Another turning point in Zimbabwe was at the year 2000 constitutional referendum. Amendments that could have seen a more organised and legal land reform process were contaminated by clauses that sought to entrench excessive presidential powers for the increasingly unpopular Mugabe.
Consequently, the draft proposal was emphatically rejected by the masses. This was seen as a direct rebuff of Mugabe. It was a wake-up call for Zanu PF to reinforce its hold on power ahead of the 2002 presidential elections.
Many manoeuvres were initiated but very significant was the roping in of long-time critic of Mugabe and political scientist Professor Jonathan Moyo.
The professor had been the spokesperson for the constitutional commission whose draft had been rejected. Moyo was appointed to the Information portfolio. This was the birth of toxic misinformation by the government.
Cunningly veiled divisive messages began to flow from government media platforms creating an “us and them” narrative.
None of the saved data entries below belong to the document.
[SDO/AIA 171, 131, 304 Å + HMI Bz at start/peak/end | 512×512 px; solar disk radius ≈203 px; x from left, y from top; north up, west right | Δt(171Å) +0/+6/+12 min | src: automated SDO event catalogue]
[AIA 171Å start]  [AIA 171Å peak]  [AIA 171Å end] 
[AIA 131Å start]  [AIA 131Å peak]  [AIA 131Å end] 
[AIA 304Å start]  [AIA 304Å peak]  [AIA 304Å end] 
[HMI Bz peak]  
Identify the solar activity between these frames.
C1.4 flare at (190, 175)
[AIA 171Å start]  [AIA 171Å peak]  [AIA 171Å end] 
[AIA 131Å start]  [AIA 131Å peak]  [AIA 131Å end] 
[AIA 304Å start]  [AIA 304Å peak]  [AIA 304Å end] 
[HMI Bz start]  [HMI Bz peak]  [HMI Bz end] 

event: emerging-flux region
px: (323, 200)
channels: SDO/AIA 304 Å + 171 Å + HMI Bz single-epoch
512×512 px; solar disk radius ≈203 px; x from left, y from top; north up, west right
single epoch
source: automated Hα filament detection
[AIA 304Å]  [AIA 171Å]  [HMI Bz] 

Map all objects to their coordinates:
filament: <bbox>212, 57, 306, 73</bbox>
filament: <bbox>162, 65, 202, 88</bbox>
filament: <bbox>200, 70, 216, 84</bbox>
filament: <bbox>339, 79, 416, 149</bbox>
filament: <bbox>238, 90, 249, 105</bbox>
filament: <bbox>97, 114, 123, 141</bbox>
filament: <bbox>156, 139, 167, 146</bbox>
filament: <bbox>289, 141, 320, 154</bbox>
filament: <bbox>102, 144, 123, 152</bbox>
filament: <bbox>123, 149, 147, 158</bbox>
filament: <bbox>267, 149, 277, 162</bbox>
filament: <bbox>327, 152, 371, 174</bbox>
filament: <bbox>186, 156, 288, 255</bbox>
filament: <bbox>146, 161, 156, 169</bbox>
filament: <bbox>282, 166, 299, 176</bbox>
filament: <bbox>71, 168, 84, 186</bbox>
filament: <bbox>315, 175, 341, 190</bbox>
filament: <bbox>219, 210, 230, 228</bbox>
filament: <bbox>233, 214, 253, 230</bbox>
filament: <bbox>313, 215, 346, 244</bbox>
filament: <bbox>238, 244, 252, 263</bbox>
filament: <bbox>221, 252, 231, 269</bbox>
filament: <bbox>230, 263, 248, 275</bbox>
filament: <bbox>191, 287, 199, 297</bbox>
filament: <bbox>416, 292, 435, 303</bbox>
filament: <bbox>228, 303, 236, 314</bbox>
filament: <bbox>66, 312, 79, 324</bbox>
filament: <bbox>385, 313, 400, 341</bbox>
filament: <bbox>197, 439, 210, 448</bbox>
Any differences with these messages were immediately labelled as unpatriotic and works of colonised puppets of the West with an imperialist agenda. The nation became polarised by the narrative that said any government critic was an enemy of the liberation struggle and a sell-out.
Genuine criticism was being deliberately conflated with an emotive issue. Millions believed the propaganda. At that very moment, Moyo could have decided to use his platform for nation building rather than promoting an individual.
Every general election thereafter was characterised by notable instances of violence and disputes. This was a turning point in national cohesion. Political party persuasion became more important than the national agenda.
This saw the introduction of draconic media laws in the form of now repealed Access to Information and Privacy Protection Act (Aippa) and the infamous Public Order and Security Act (Posa).
Moyo is widely believed to have been the chief architect of both pieces of legislation. In his defence, Moyo says he has never held any position in government that was responsible for crafting laws. Such words are hardly surprising coming from a master of spin.
What was most apparent though is that Moyo had become something of a pseudo-prime minister. In an attempt to clip his wings and dilute his sway on the president the ruling party lost Moyo who later ran for the parliamentary seat for Tsholotsho constituency as an independent.
In an off-the-cuff assessment, Mugabe acknowledged the value of having Moyo on his team but bemoaned his stubbornness.
This is the era that Zimbabwe embarked on obsessive, toxic and demonising political narratives over truth. Hateful communication became acceptable, state media became unashamedly partisan and journalists became compromised.
Zimbabwe has never recovered from this phenomenon of vitriolic misinformation. The likes of current deputy Chief Secretary to the President and Cabinet, George Charamba, who have been in and around the echelons of media and public information for decades, has a duty to return the country to healthy communication.
If they are too constrained to make a U-turn, perhaps it is more dignified to bow out and give the country an opportunity to heal without their negative influence.
In recent days, Moyo has launched a campaign on social media, questioning the legitimacy of the opposition Citizens Coalition for Change party. He states that the new political outfit has no national structures and therefore illegal and cannot claim to represent citizens.
Will the latest moves by Moyo mark another propaganda turning point or fizzle out as hot air? Only time will tell!